Tem outros fatores que cooperaram. Era aquele momento de smartphone, começo de rede social, todo mundo filmava, todo mundo no Facebook com um ar meio utópico, abraçando acriticamente aquilo. Isso aconteceu em outros lugares do mundo, o Occupy Wall Street [em 2011], a Primavera Árabe [de 2010 a 2013].
E havia uma centralidade da questão urbana. O mais tangível das relações econômicas se dá em onde você mora, como é que se locomove. Naquele momento, a cidade teve uma centralidade de uma maneira que eu nunca vi, o que contribuiu muito.
De onde vinha essa aversão a partidos, lideranças e carros de som?
Essa tradição de esquerda não foi eles que inventaram, vem dos autonomistas da Itália da década de 70, da questão de repensar a organização trabalhista, dos protestos antiglobalização dos anos 2000.

== Partes do exercício ==
a – Responda sobre o texto dos protestos:
(i) Que dois movimentos de outros lugares do mundo são citados?
(ii) Onde se dá, segundo o texto, o mais tangível das relações econômicas?
(iii) De que país e de que década vêm os autonomistas mencionados?
b – Reescreva o trecho do texto dos protestos que começa em "E havia uma" e termina em "dos anos 2000.". Ponha "metrópole" no lugar de "cidade".
c – Prossiga com o texto dos protestos a partir da última frase apresentada.

== Dados brutos ==
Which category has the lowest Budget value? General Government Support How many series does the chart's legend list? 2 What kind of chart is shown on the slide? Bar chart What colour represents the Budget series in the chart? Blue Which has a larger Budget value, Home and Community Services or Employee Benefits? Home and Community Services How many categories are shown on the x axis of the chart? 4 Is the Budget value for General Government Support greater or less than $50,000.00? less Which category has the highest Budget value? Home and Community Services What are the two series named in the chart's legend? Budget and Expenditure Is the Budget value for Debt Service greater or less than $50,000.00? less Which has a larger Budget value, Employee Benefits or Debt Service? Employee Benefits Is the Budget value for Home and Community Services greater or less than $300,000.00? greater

== Respostas por item ==
a –
(i) O Occupy Wall Street e a Primavera Árabe.
(ii) Em onde você mora e em como você se locomove.
(iii) Da Itália, na década de 70.

b –
E havia uma centralidade da questão urbana. O mais tangível das relações econômicas se dá em onde você mora, como é que se locomove. Naquele momento, a metrópole teve uma centralidade de uma maneira que eu nunca vi, o que contribuiu muito.
De onde vinha essa aversão a partidos, lideranças e carros de som?
Essa tradição de esquerda não foi eles que inventaram, vem dos autonomistas da Itália da década de 70, da questão de repensar a organização trabalhista, dos protestos antiglobalização dos anos 2000.

c –
Mas só um movimento com esse perfil poderia ter gerado o que aconteceu. Vamos imaginar um hipotético movimento de transporte ligado à esquerda tradicional e ao PT – não ia ter acontecido isso, tanto pela rejeição simbólica ao que eles representam, quanto pela tática. Não seria como aquela postura do MPL, “a gente tem uma pauta clara, a gente não vai negociar, e a gente vai até o fim em busca dela”. Não é a tradição, digamos, centralista democrática, mais padrão do movimento social brasileiro.
Esse modo de agir trouxe algo de positivo para a mobilização política? E de negativo?
Não aumentar a passagem é uma pauta muito palpável e, nesse sentido, muito agregadora. Além disso, o fato deles não usarem simbologias que tinham rejeição na época – não tinha foice e martelo, não tinha sindicalista da década de 80 em cima de um carro de som gritando para as pessoas – ajudou para que uma pessoa que tivesse simpatia com a pauta pudesse ir para a rua.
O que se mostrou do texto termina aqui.